In the event, David read through many writers’ scripts, then agreed that the Irish playwright’s explosive, thrilling style, full of confusion and dysfunction, was perfect. Enda, on holiday in New Mexico, got a call to meet Bowie and Fox in New York in September 2014. Thrown in the deep-end he was soon immersed in conversations all about “Newton. This man who can’t leave and who can’t die. And it stuck.” In essence, this work would played out in the alien’s own head: “It’s a journey into the internal, into mind.. into trying to wrestle something. What is that apartment? It’s not an apartment, it’s a head, a mind. Then the rules are out of the window… we’re passing narrative completely through this unsettled mind. And it becomes about the conversation a person is having with themselves.”

When I interviewed Enda, Michael C Hall, Henry Hey and Robert Fox, I was requested not to ask them when they “knew” David was ill. I didn’t resent the request – for one thing, there’s a crass element to that kind of question. When you know anyone who’s dying, at what point does it become reality, anyway? As we shall see, David was economical with what he told people; but right from their first drafts of the script around the end of 2014, Walsh knew he was dealing with some heavy, profound stuff: “Suddenly… it became a discussion about a man having this fight with himself about his own mortality. This wish to find rest. In a world where he’s an alien. So very quickly we were talking about it, working on it, writing it.. a lot of the big plays are about dying. And I thought fuck, we’re doing that. Right. OK.”

Talking to Enda, I felt I was being shallow at time, hardly asking about his other work – which must have been an influence on David, for his incandescent Disco Pigs unleashed Cillian Murphy on the world, and Cillian of course would eventually power Peaky Blinders, which we know became a near-obsession for David (it’s suggested that Tommy Shelby’s “Black Star” day, when he planned to rub out his rivals, inspired the title of David’s final album). Disco Pigs is itself exceptionally heavy stuff. I can’t help thinking of how Walsh’s genius for depicting the thrills, sadness and madness of life made him the perfect collaborator, and wonder how David felt as he investigated Walsh’s work.

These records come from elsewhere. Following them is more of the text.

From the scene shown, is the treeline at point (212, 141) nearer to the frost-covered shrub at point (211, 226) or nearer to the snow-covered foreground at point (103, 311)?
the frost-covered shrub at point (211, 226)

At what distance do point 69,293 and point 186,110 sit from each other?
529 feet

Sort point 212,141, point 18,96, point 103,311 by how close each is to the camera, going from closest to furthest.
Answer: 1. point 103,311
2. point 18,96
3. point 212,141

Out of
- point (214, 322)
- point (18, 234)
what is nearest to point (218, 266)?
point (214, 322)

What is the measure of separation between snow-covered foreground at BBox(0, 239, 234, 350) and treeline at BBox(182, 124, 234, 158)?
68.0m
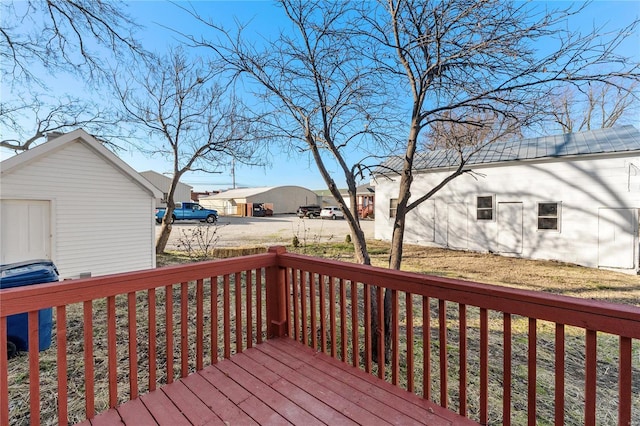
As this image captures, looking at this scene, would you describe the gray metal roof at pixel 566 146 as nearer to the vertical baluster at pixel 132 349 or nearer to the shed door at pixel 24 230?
the vertical baluster at pixel 132 349

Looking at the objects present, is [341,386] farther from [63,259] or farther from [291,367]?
[63,259]

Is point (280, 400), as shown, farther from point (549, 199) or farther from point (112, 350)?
point (549, 199)

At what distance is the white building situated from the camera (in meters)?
7.92

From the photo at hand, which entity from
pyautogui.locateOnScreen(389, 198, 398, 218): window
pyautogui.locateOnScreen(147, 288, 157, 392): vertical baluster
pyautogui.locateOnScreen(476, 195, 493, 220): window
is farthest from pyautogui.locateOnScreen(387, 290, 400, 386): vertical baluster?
pyautogui.locateOnScreen(389, 198, 398, 218): window

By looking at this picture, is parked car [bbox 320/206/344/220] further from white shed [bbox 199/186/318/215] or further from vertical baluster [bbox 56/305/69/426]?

Walsh is a visionary writer, his work shows. But it’s worth pointing out how many of the visionary elements were actually sketched out by David, in detail, in the earliest days of their collaboration: “He mapped it out for me. That we have Newton, this dead girl and this woman who over a short period has this mental breakdown and becomes this other woman, Mary Lou. And this man, Valentine, who just wants to fucking kill love!” Over the autumn of 2014, Lazarus was shaped by Bowie and Walsh together, with Bowie updating Fox via email, to share his enthusiasm. In the early days, the Ellie character was called Ellie Lazarus; that was changed, but the central concept remained: “Lazarus is of course the overall title for the situation the person is in – that transitional thing of being in purgatory and now not, a man trying to find clarity and rest.”